Murió hace un par de semanas mi mamá, en santa paz. Como un cirio de casi 90 años, su vida se fue extinguiendo serena y tranquilamente. Murió en su casa, rodeada de sus hijos, nietos, el médico y la enfermera. Había recibido los santos óleos, pues profesó su fe cristiana y católica durante toda su existencia. Sin ninguna enfermedad en particular, su existencia se fue yendo al atardecer y todos estábamos preparados, no para un golpe, sino para su paso a la presencia definitiva ante Dios, donde ella quería estar y reposar. La dejamos ir, no la retuvimos ni hubo necesidad de atarla a procedimientos médicos innecesarios y dolorosos. De alguna manera, hay algo de bello en todo este paso definitivo, pues queda la buena sensación de que la mano providencial de Dios se hubiera asomado para trasladarla a ese estado del alma que llamamos cielo.
Es muy potente la fe para irradiar luz donde pareciera que el dolor y la tristeza irían a tomar posesión. No hubo lugar para pensar en que la vida se estaba convirtiendo en parte de la nada.

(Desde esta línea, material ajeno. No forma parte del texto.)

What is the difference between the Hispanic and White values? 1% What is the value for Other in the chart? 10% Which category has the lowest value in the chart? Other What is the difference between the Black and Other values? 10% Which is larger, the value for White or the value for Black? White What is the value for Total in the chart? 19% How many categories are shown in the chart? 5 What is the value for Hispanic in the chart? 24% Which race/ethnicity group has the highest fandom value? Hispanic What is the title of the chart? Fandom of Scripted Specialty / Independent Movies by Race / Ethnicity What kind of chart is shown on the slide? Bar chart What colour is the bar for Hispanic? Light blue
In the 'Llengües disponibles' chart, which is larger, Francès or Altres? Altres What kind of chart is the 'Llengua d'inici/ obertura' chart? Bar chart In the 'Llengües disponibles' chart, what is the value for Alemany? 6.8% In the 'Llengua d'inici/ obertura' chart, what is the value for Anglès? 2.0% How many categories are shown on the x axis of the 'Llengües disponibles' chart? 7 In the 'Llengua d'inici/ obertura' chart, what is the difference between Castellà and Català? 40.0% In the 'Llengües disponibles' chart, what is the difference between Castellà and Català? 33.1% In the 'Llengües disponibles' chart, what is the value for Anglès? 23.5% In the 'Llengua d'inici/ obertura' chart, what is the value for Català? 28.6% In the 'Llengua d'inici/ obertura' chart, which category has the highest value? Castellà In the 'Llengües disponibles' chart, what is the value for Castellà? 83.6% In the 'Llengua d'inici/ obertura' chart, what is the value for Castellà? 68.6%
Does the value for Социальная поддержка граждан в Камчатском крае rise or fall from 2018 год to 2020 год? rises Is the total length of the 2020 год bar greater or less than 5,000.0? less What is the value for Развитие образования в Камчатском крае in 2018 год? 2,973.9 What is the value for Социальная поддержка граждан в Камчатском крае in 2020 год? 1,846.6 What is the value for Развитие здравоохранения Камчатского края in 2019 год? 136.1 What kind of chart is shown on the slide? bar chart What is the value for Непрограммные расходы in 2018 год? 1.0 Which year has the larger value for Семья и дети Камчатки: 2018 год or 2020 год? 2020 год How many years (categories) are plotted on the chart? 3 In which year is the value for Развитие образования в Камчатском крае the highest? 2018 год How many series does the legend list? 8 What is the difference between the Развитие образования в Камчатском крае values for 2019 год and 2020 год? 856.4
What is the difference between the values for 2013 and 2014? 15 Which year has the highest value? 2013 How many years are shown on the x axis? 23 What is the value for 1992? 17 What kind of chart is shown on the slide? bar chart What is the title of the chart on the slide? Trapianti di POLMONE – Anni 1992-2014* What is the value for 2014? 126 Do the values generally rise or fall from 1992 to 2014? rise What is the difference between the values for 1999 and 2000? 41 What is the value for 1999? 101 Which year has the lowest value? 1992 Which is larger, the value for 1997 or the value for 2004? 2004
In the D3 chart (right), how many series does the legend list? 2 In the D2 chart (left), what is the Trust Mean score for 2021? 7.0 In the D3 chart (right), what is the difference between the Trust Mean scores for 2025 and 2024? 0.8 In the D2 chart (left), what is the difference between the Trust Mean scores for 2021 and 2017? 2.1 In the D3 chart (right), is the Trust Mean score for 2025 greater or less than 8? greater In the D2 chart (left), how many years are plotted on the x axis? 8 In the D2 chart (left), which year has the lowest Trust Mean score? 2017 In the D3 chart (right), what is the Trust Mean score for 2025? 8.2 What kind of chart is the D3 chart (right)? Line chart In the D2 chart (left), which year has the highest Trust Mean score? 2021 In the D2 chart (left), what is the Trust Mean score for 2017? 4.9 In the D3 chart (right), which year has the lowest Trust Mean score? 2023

Todo lo contrario. Más bien plenitud. Ni siquiera cabe afirmar que desapareció. Su presencia ahora es diferente. Y si la fe es potente, de qué modo relumbra también la realidad de la familia que, como una red de afectos y apoyos, sostiene un momento pesado para el alma y el espíritu. Y ni qué decir de esa otra red, los amigos del alma que, como un solo cuerpo, parecieran levantar sus brazos y sus manos para sostener cálidamente a quienes podríamos desfallecer ante la presencia de la hermana muerte. También es bella la debilidad humana cuando termina convocando fuerzas, corazones, esperanzas, palabras de aliento.
No puede uno, por otra parte, dejar de pensar, tristemente, en tanta gente que muere tan mal, tan grotescamente, tan lejos de lo humano y lo divino. A unos les disparan, a otros les clavan un arma, a otros los atropellan los automóviles, a algunos pacientes los saturan de sedantes para que se vayan de este mundo, alguno muere entre las latas retorcidas de un carro, otro se ahoga en un río. ¡Hasta en el morir se ha degradado nuestra deshilvanada sociedad colombiana! Cuántos se van de este mundo sin un auxilio espiritual, lejos de un consuelo para su alma, carentes de afecto, lejos de los suyos…Si viviéramos en un país normal y humano, la muerte recuperaría su belleza intrínseca, su carácter de paso, su manifestación como culmen de una travesía fructífera.
Pero volvamos al principio. Viví, junto con mi familia, una muerte que parece realizar la enseñanza de Jesús sobre el grano de trigo, que, si no muere, queda infecundo, pero si muere da mucho fruto. También el día de su muerte, Lucila, dio otro fruto para los suyos: paz y serenidad. Y estará recogiendo el suyo propio: Dios y cielo.